And it is worse than that, you have to have physical access to the machine. If you give a hacker physical access to a machine it's pretty much toast.
Am I missing something or is this just clickbait?
Let's say you're at a hotel with your laptop. It has full device encryption enabled and the BIOS is protected with a password and it has all the shebangs to protect your laptop -- so you should be safe, right?
Someone distracts you for 30 seconds while an accomplice backdoors your laptop with this vulnerability.
Five minutes later while you're happily browsing Hacker News with your laptop using the hotel WIFI, the attacker has full and unrestricted access to your laptop via the very same hotel WIFI.
And here the issue is, as I understand it, I would have had to have left that AMT part in place with a default password. I get that it is geeky and maybe there should be a process where when you buy a new laptop they set the password to some unique thing and give you a sticky note with the password on it. I get that a lot of people won't know to change the management password, but that's an educational issue, just like people had to be taught to not use "1234" or "admin" as their login password.
Still seems like an over hyped issue but I guess that is part of the educational process.
I don't feel like this rises to the level of Meltdown or Spectre.
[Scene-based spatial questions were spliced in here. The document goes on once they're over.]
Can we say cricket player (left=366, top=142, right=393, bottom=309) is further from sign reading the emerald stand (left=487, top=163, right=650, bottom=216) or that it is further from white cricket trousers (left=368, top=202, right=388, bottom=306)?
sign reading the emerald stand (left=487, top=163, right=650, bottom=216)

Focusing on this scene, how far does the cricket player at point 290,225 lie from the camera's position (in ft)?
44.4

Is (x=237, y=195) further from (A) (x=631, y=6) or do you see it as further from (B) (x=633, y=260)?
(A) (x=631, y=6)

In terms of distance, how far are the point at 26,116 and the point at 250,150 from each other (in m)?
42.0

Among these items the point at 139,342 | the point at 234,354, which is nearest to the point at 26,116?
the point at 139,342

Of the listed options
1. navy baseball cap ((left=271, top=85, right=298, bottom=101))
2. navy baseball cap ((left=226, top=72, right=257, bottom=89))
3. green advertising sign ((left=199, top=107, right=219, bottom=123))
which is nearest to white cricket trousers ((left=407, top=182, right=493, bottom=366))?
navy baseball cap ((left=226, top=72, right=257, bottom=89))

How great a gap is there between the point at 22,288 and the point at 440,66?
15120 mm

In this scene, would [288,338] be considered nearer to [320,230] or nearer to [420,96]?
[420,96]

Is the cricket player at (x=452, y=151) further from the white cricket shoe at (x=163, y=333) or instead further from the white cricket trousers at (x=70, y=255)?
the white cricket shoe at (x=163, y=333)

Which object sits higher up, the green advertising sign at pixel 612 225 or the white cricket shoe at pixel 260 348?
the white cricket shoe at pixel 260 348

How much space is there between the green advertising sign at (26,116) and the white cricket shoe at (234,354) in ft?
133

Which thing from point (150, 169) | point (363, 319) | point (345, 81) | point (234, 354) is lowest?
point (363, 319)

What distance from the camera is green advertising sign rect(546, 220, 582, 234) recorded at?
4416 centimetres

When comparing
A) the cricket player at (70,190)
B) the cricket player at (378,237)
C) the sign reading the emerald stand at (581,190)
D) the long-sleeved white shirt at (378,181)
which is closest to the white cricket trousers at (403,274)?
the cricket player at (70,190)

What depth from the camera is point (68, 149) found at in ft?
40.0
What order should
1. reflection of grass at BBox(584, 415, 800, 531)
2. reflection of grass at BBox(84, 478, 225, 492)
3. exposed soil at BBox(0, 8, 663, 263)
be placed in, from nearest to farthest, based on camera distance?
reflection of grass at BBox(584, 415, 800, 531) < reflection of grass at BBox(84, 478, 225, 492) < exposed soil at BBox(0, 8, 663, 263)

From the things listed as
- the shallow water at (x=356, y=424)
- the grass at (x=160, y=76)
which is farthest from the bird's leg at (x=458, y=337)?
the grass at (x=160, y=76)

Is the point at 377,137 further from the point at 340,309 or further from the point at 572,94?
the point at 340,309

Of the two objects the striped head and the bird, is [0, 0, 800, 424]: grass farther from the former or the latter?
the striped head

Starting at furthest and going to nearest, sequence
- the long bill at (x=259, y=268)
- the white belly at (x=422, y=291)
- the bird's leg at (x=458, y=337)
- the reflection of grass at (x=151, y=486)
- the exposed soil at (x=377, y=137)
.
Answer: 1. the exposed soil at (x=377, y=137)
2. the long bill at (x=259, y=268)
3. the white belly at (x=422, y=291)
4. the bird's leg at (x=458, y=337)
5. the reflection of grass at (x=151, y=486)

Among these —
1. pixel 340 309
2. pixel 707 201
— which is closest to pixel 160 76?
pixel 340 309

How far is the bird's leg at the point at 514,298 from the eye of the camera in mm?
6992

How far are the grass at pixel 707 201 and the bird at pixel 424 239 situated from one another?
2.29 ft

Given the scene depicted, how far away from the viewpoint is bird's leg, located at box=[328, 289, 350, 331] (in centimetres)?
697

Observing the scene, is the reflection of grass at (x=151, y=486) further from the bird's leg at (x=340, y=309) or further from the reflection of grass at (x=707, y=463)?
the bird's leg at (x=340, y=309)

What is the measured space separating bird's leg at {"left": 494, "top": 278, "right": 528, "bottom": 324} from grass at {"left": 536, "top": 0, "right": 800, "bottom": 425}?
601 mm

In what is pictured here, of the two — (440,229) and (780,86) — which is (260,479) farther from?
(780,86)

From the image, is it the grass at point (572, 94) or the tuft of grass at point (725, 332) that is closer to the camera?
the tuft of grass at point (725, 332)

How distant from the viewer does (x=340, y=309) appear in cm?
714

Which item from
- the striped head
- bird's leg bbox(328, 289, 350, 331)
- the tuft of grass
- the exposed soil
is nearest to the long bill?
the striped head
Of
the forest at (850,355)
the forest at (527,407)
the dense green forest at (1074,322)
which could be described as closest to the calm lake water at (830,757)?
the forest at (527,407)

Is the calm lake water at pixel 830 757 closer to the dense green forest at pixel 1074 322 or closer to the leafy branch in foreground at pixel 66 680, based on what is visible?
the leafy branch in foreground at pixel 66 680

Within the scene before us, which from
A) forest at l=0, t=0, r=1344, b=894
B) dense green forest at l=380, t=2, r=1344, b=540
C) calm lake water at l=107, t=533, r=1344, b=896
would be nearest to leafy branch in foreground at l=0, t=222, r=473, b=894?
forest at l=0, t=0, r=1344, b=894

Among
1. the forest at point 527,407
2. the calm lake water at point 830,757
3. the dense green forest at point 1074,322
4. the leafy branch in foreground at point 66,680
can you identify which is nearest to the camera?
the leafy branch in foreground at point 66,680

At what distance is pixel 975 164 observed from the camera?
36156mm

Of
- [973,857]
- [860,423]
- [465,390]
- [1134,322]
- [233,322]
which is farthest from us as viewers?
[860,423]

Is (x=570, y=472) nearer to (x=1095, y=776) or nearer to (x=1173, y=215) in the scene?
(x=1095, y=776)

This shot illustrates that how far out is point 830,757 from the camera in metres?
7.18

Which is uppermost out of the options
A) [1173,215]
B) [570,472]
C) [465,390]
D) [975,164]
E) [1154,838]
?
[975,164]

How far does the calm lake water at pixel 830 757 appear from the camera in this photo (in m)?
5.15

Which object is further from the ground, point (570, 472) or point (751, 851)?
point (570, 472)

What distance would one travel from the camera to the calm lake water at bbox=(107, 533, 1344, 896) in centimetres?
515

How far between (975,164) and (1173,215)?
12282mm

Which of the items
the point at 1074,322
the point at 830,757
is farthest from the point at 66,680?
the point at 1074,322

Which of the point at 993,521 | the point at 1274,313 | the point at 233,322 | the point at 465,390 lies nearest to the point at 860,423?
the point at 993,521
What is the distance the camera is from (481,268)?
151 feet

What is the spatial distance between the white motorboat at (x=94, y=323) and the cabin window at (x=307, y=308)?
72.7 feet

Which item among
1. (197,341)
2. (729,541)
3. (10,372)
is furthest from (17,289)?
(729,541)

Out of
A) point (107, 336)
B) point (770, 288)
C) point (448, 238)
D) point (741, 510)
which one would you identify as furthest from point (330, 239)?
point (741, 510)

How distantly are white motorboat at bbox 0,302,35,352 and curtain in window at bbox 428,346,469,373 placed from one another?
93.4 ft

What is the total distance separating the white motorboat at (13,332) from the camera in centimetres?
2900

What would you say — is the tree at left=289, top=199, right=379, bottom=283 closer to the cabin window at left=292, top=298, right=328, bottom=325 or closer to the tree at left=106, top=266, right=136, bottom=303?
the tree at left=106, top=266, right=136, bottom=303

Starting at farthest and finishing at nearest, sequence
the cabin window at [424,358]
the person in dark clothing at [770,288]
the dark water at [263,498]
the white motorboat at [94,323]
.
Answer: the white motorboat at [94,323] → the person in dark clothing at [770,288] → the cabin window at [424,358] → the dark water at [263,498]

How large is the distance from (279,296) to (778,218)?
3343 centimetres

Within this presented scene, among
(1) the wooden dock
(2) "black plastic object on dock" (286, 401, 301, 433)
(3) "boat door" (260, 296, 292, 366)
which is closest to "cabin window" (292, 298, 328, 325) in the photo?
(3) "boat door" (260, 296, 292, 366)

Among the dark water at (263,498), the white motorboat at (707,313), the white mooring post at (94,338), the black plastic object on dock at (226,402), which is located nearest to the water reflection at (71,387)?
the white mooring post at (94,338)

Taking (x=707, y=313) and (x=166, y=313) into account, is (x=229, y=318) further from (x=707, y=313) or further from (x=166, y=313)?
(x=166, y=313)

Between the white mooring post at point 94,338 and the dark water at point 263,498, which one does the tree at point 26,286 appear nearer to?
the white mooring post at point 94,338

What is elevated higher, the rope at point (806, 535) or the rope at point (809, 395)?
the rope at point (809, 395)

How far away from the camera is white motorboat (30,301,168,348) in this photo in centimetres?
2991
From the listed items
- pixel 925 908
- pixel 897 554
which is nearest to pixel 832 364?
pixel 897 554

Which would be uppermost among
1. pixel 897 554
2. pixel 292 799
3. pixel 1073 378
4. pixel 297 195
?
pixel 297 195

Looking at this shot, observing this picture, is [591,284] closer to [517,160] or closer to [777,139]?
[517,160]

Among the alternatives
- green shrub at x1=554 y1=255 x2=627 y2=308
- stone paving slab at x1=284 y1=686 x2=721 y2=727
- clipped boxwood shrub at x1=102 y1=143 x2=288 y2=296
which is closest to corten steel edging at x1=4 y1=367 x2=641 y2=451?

Leaving AMT enabled with a default local password when it hasn't been explicitly provisioned is an oversight by the system manufacturers. Expecting users (particularly outside the enterprise environment) to discover the necessary security precautions (without any notable cues) is a problem.
Education may be a short-term solution, but it's no substitute for repairing the user experience, e.g., by disabling unused AMT features (and preventing them from being reenabled without authenticated access to a pre-boot or other system management environment). Save AMT security for the subset of system owners that need to take advantage of the feature.
What about if you're sleeping?
That said, it's a silly argument. If you don't secure your devices then you're gonna have a bad time. Just a fact of life, it's always been that way. Give a hacker physical access to a box and enough time and they are getting in. I do it routinely if I forgot a root password, boot knoppix, fix the root password on the boot disk, reboot.
It is not unreasonable for someone to expect setting up a BIOS password to mean all management functions should require it. Unfortunately, reality is such that, depending on platform, the answer will be, "oh, you meant those management functions, too. Yeah, no, you also have to stick a password there."
So yes, this falls under "documented behavior." It also falls under "unfriendly, annoying complexity that shouldn't be foisted on non-professional users", and possibly worse.
It all goes back to the ME being forced down everyone's throats. It means continued insecurity everywhere; the same deal with AMD means no choice. I'd love to see a foreign competitor - at least then one would be able to choose who sniffs their panties.
 Most recently, with a home storage system. I built it some time back, and later, after moving stuff around, switched the network port I had it plugged into. I monitor my own network, including IP sweeps, which is the only reason I noticed the SuperMicro motherboard had grabbed a second IP address and was running a ME webapp with a default password.
Now, on one hand, I should have read the manual. Building a machine from components requires a certain degree of paying attention, and I didn't. On the other hand, this is an absurd default. In 2018, no system should ship out of the box with a giant Root Me Please! welcome mat.
EDIT: on second reading, I realize the real problem of the thing is to allow for remote control, provided one can access machine ports.
Having a BIOS password was already one of the mitigation for the Intel AMT-related security issue discovered not too long ago.
The right way for the manufacturers to set this up is
* Everything locked down by default
* One master password for complete control
* Using the master password you can delegate control for users, technicians, applications etc.
* If you forget the master password you can reset it using a switch or something you cannot access without opening up the machine which you cannot do while it is physically locked
But in reality there's all these management 'solutions' that have to be on by default and then there are the anti theft solutions, the secure boot restrictions, the 'trusted' platform, the list goes on. And then for the master password there's of course a backdoor password the helpdesk people can get if you can convince them the laptop is yours and you just forgot the password.
Is't this the case here? You have master password and you can change it provided physical access.
You can't add a backdoor with a password and then claim that's the new master password.
But it does feel a bit rich to describe physical access and a default password as the stuff of a security professional's "worst nightmares". "Physical access means control" has been a standard assumption for years, and this really just constitutes a failure to secure all login channels. It's a particularly silly description when Spectre and Meltdown are busy being actual "worst nightmares" threats.
As far as nightmares are concerned, I suppose it depends on the anxiety's of the particular security professional. ;)
Where and how do I do that?
Used to work on Optiplex machines, I don't have any other Dells to try it on.
If it can be hacked it will be hacked.